Pictured (left to right) John Shaffer, Jessica Murphy, State Rep. Dan Ryan, Rick Shaffer, Devin Quirk, Grace Bloodwell, and George Ozorowski cut the official ribbon on the Ropewalk residential re-development in the Navy Yard on June 30. The units are expected to be occupied no later than Sept. 1, and leasing has been brisk since last spring.

“Every unit has a little distinct touch of the industrial past preserved within it,” said Grace Bloodwell, who is marketing the units to prospective tenants. “They are also bigger than most Charlestown apartments – plus having modern amenities like air conditioning and laundry with the feel of 1838 all around you. It’s been a long journey, but the timing has been great in getting it done.”

On Wednesday, June 30, officials marked the completion and formal reopening of the historic Ropewalk Building in the Navy Yard with a ribbon cutting. The building has been renovated from its former role as a U.S. Naval rope manufacturer into new apartments, containing both affordable-rate and market-rate units.

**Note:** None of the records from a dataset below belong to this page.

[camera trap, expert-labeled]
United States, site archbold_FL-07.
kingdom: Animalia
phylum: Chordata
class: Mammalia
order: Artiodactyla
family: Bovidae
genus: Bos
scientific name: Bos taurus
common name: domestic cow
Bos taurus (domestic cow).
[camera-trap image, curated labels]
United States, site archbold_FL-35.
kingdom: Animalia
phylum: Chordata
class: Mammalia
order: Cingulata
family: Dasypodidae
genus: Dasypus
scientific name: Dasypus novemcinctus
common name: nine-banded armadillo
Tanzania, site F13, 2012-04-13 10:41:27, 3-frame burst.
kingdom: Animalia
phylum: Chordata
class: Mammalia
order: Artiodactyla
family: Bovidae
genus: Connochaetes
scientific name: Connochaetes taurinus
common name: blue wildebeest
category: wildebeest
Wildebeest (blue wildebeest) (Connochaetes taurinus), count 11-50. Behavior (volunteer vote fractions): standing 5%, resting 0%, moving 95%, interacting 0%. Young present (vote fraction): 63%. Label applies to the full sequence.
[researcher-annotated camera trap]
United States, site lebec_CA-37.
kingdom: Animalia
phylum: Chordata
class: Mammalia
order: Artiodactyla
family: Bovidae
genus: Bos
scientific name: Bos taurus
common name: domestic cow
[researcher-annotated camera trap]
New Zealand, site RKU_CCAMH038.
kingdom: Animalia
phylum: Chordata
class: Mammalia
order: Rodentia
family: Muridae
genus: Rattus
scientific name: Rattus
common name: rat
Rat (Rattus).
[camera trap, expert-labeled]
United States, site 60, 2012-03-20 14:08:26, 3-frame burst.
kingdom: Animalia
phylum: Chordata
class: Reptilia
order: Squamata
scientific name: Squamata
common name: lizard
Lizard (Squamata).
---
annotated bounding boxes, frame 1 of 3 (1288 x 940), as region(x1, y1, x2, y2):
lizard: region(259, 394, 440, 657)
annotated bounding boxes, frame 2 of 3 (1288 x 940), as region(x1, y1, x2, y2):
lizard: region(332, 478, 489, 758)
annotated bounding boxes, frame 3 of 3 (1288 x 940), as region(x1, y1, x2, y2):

Inspired by the late state senator, Joe Timilty, Sr., the vision of the Ropewalk Building to be transformed into new housing for all became a reality through the collaborative work of public private partnerships. The funding for the project consisted of federal and state tax credits, a creative option on lease payments and a combination of private equity and lender financing.  

“We have seen the potential of what the Ropewalk Building could be for years,” said Rick Shaffer, Vision Properties Development Partner. “To be able to maintain the decades of history behind the building while reimagining it into modern housing units was truly an experience. We are thrilled to see the building officially reopen.” 

The New Ropewalk Boston Building contains 97 very unique residential units with at least 20 percent of the units being reserved as affordable, allowing people of all incomes to have access to housing in the historic Navy Yard. It is contained within several buildings – the Spin House, the Tar House and the Head House Annex, which sports some large, cool townhouse units. With new lighting and streetscape surrounding the building, residents can enjoy the “Flirtation Walk” area for a positive experience both inside and outside the building. The Ropewalk Building also offers a museum with thoughtfully designed exhibit space with photography and memorabilia dedicated to preserving the lifelong history the building holds. 

“This completion of this project is a major achievement in delivering on the Navy Yard Master Plan’s vision for modern re-use of historic properties,” said Director of Real Estate for the BPDA, Devin Quirk. “The activation of this property, along with preserving 25% of the new apartments as affordable housing, are important wins for residents of Charlestown.”

After years of sitting abandoned, the Ropewalk Building has been brought to new life by the dedicated team of partners and developers. Through eight years of envisioning and planning, the dream of Joe Timilty, Sr., has finally been put forth.

Units include Studios to three-bedroom units, and the market rate ranges are $2,300 to $4,600 per month. Occupancy is expected no later than Sept. 1.

Bloodwell said it’s been exciting to show off the units and the amazing work that has been done to bring the project to the market.

“It’s a mix of people we’ve seen,” she said. “People come in and are so excited about the property. It’s fun to show it because of the reactions you get and it’s just extremely unique. Most people coming to seriously look end up taking a unit and that’s been the norm in my experience.